I was studying on getting the bound for the expectation of absolute sum of Rademacher RV. Please refer the following link. https://mathworld.wolfram.com/RandomWalk1-Dimensional.html.
I encountered the following expression.
$$\sum_{d=1}^{J}\frac{d}{(J+d)!(J-d)!} = \frac{1}{2J!(J-1)!}$$
for any natural number $J$. It would be greatly appreciated if anybody can help me derive the identity in the above link.

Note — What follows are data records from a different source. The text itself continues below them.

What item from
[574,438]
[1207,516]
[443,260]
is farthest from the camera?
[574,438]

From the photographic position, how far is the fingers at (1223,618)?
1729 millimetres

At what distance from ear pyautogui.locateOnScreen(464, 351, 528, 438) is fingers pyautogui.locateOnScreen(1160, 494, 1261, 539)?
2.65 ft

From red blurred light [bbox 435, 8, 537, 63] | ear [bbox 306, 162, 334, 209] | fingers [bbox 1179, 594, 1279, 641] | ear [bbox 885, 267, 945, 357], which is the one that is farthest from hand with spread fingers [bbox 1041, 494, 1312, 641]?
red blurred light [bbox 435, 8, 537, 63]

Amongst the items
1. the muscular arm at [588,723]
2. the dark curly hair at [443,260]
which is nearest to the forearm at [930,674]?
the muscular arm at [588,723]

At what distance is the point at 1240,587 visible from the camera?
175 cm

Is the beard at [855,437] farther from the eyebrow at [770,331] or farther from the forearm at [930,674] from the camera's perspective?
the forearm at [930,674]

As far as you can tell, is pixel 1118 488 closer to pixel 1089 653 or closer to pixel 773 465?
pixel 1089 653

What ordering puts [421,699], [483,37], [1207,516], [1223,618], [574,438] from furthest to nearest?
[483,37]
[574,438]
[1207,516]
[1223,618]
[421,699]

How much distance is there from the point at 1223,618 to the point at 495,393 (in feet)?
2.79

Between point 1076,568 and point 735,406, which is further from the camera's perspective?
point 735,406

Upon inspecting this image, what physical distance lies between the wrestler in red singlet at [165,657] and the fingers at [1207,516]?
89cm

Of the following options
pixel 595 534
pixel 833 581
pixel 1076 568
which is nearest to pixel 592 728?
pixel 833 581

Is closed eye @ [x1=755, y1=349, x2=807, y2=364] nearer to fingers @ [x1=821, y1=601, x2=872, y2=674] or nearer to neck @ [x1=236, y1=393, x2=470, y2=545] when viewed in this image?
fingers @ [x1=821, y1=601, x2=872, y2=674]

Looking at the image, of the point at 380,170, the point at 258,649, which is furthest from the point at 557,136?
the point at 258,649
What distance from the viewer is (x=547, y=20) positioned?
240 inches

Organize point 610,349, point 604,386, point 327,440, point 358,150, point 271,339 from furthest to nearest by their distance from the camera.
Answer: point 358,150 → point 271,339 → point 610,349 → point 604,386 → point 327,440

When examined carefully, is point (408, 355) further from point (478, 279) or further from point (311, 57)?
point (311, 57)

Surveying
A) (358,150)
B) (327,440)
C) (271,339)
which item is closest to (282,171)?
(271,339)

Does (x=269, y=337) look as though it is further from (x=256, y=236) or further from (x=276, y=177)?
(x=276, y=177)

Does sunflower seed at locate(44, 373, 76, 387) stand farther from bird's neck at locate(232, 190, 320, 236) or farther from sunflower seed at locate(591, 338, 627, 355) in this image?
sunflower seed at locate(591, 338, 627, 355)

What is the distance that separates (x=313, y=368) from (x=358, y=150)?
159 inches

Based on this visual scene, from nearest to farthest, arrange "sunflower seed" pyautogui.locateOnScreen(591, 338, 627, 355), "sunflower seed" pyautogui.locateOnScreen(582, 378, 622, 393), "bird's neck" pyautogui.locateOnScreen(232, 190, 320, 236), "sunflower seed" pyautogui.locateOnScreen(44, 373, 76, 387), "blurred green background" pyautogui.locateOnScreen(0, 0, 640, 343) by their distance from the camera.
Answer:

Let $S$ be the sum on the left. We have $$(2J)!S=\sum_{d=1}^J\frac{d(2J)!}{(J+d)!(J-d)!}=\sum_{d=1}^J d\binom{2J}{J-d}=\sum_{i=0}^{J-1}(J-i)\binom{2J}i.$$ where we have substituted $d=J-i$. We now claim that $$\sum_{i=0}^r (J-i)\binom{2J}i=\frac{r+1}2\binom{2J}{r+1}.$$ We'll show this by induction; for the base case of $r=0$, both sides are $J$. For the inductive step, $$\sum_{i=0}^{r+1}(J-i)\binom{2J}i=\sum_{i=0}^r(J-i)\binom{2J}i+(J-r-1)\binom{2J}{r+1}=\frac{2J-r-1}2\binom{2J}{r+1},$$ which equals the desired quantity by comparing ratios of consecutive binomial coefficients. So, applying this at $r=J-1$, $$S=\frac1{(2J)!}\cdot\frac{J}2\binom{2J}J=\frac1{2(J!)(J-1)!},$$ as desired.